Türkiye'de hala kullanılıyor
AB’de alınan karara benzer bir karar henüz ülkemizde alınmadı. Tarım ve Orman Bakanlığı’nın tarım zehirlerinin hangi ürünlerde kullanılacağı hakkında bilgi veren internet sitesinde klorpirifos metil kullanımının hala serbest olduğu görülebilir. Bakanlık sitesinde klorpirifos metil için belirlenen maksimum kalıntı limiti değerleri sofralık ve şaraplık üzümlerde 0,2 mg/kg, domates, biber ve patlıcanda ise 0,5 mg/kg olarak belirtiliyor.
Klorpirifos metil kullanımının ülkemizde de derhal yasaklanması ve piyasada bulunan klorpirifos metil içerikli tarım zehirlerinin tamamının toplatılması gerekiyor.
Sonraki nesilleri korumak için
Bu, önlem işe yarayacak mı sorusu akla gelecektir. Bu soru bir başka soru üzerinde de düşünmemizi gerektiriyor: AB’de alınan yasaklama kararı bir işe yarayacak mı? Eğer iyi bir takip ve denetim yapılırsa işe yarayacaktır. Ancak klorpirifos 1965, klorprifos metil ise 1966 yılından beri piyasada kullanılıyor. Onlarca yıldır kullanılan bu zehirli kimyasal maddelerin sayısını asla bilemeyeceğimiz bebek ve çocukta yol açtığı zarar nasıl tazmin edilecek sorusunun yanıtı ne yazık ki belirsiz. Esasen böyle bir soruya yanıt verebilmek de tam olarak olanaklı değil. Ama her iki zehirli kimyasal maddenin de çocuklarda sağlık zararı oluşturduğuna hiç kuşku yoktur. Alınan karar ile en azından bundan sonraki nesiller korunabilir.
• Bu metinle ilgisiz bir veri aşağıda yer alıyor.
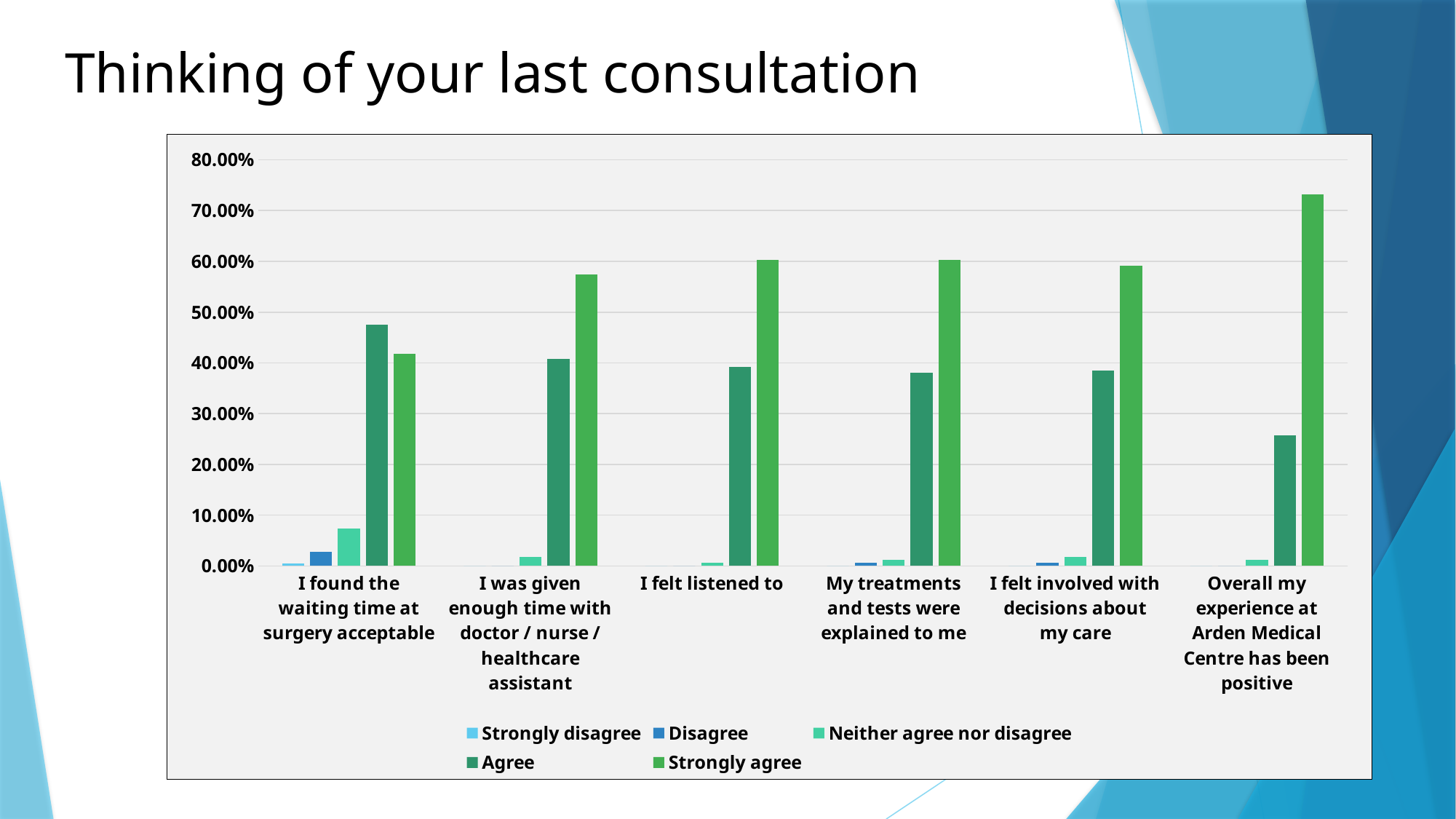
What is the title of the slide containing the chart? Thinking of your last consultation Which statement has the highest 'Agree' value? I found the waiting time at surgery acceptable Which statement has the highest 'Strongly agree' value? Overall my experience at Arden Medical Centre has been positive Is the 'Strongly agree' value for 'Overall my experience at Arden Medical Centre has been positive' greater or less than 70.00%? greater Is the 'Agree' value for 'Overall my experience at Arden Medical Centre has been positive' greater or less than 30.00%? less How many statement categories are shown along the x axis? 6 Is the 'Strongly agree' value for 'I was given enough time with doctor / nurse / healthcare assistant' greater or less than 50.00%? greater For 'I found the waiting time at surgery acceptable', which is larger: 'Agree' or 'Strongly agree'? Agree How many series does the legend list? 5 Which statement has the lowest 'Strongly agree' value? I found the waiting time at surgery acceptable What kind of chart is shown on the slide? Bar chart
Klorpirifos etil ya da yaygın kullanılan şekliyle klorpirifos için ülkemizde 2016 Mart ayında alınan yasaklama ve toplatma kararının bir işe yaradığını söylemek imkânsız. Aradan neredeyse 5 yıl geçti ama gıda ürünlerinde klorpirifos kalıntısı hala çıkıyor. Bu konuda Bianet’te geçen hafta yer alan “AKP-MHP, çocuk sağlığını neden önemsemiyor?” başlıklı yazı (ve yazının sonunda yer alan linkler) ülkemizde ilgili kamu kurumlarının toksik kimyasal madde kullanımı ile nasıl mücadele etmediği-edemediği hakkında yeterli bir fikir verecektir. Aynı şey klorpirifos metil için de geçerli olabilir. Ancak bütün bu olumsuzluklara rağmen öncelikle yapılması gereken ülkemizdeki ilgili mevzuatta bir değişikliğe gidilerek klorpirifos metil kullanımının yasaklanması ve piyasada bulunan ürünlerin toplanmasıdır.
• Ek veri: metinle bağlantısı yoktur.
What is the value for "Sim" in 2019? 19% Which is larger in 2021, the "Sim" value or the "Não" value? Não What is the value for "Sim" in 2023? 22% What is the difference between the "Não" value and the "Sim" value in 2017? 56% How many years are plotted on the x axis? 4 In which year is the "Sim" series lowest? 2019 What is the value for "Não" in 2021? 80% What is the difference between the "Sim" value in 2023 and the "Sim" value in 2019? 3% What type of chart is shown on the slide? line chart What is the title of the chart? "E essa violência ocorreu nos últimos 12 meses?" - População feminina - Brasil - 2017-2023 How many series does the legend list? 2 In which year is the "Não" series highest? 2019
Tüm doğal hayatı etkiliyor
Sorun sadece insanlarla ilgili değil, doğal hayatın bütünü ile ilgili. Toksik kimyasal madde kullanımı sonucu yol açılan kimyasal kirlilik biyoçeşitlilik kaybının en başta gelen nedenlerinden biri. Klorpirifos meselesi sadece bir örnek. Havayı, toprağı, suyu, gıdaları kirleten binlerce toksik kimyasal maddeden sadece biridir klorpirifos.
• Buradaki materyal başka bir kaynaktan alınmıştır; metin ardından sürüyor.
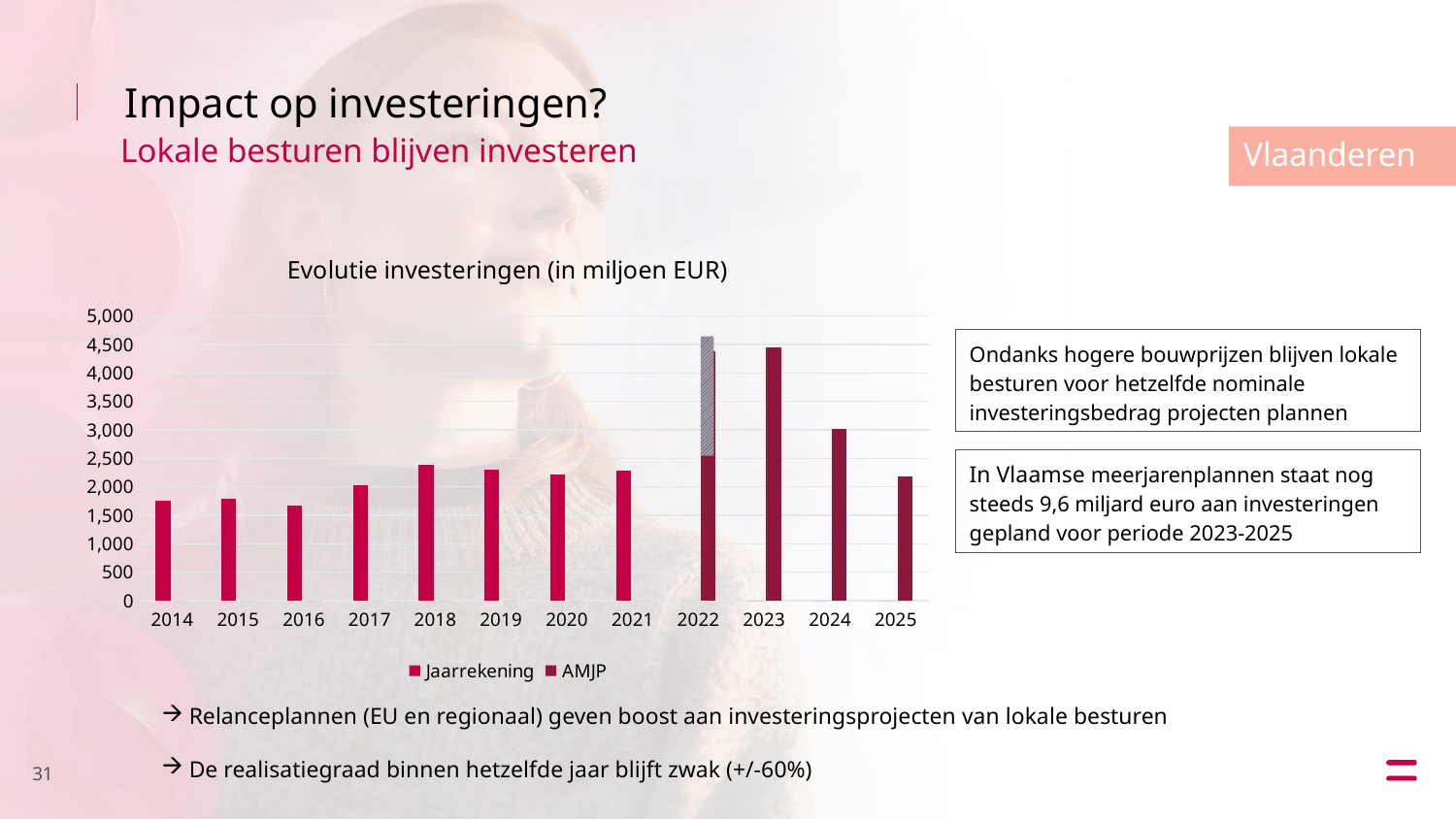
Is the value for 2014 greater or less than 2,000? less Is the value for 2024 greater or less than 2,500? greater Do the values rise or fall from 2023 to 2025? fall How many series does the chart legend list? 2 Is the value for 2023 greater or less than 4,000? greater How many years are shown on the x axis of the chart? 12 Which year has the larger value, 2024 or 2025? 2024 Which two series are listed in the chart legend? Jaarrekening and AMJP Which year has the larger value, 2018 or 2014? 2018 What is the title of the chart? Evolutie investeringen (in miljoen EUR) What kind of chart is shown on the slide? bar chart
Klorpirifos örneği üzerinden meseleye bakmak kamu kurumlarının gerçekten bir işlevi kalıp kalmadığını düşünmemizi gerektiriyor. Sorunları derinleştiren birer fail gibi iş gören bu kurumları bambaşka bir anlayışla yeniden kurmak gerekiyor. Kimyasal kirlilik, susuzluk, yaygın biyoçeşitlilik kaybı ve iklim krizi gibi bir dizi ağır meseleyle güçlü ve iyi organize olmuş kamu kurumları olmadan baş edebilmek olanaksız. Er ya da geç bu meseleleri düşünmek zorunda kalacağız.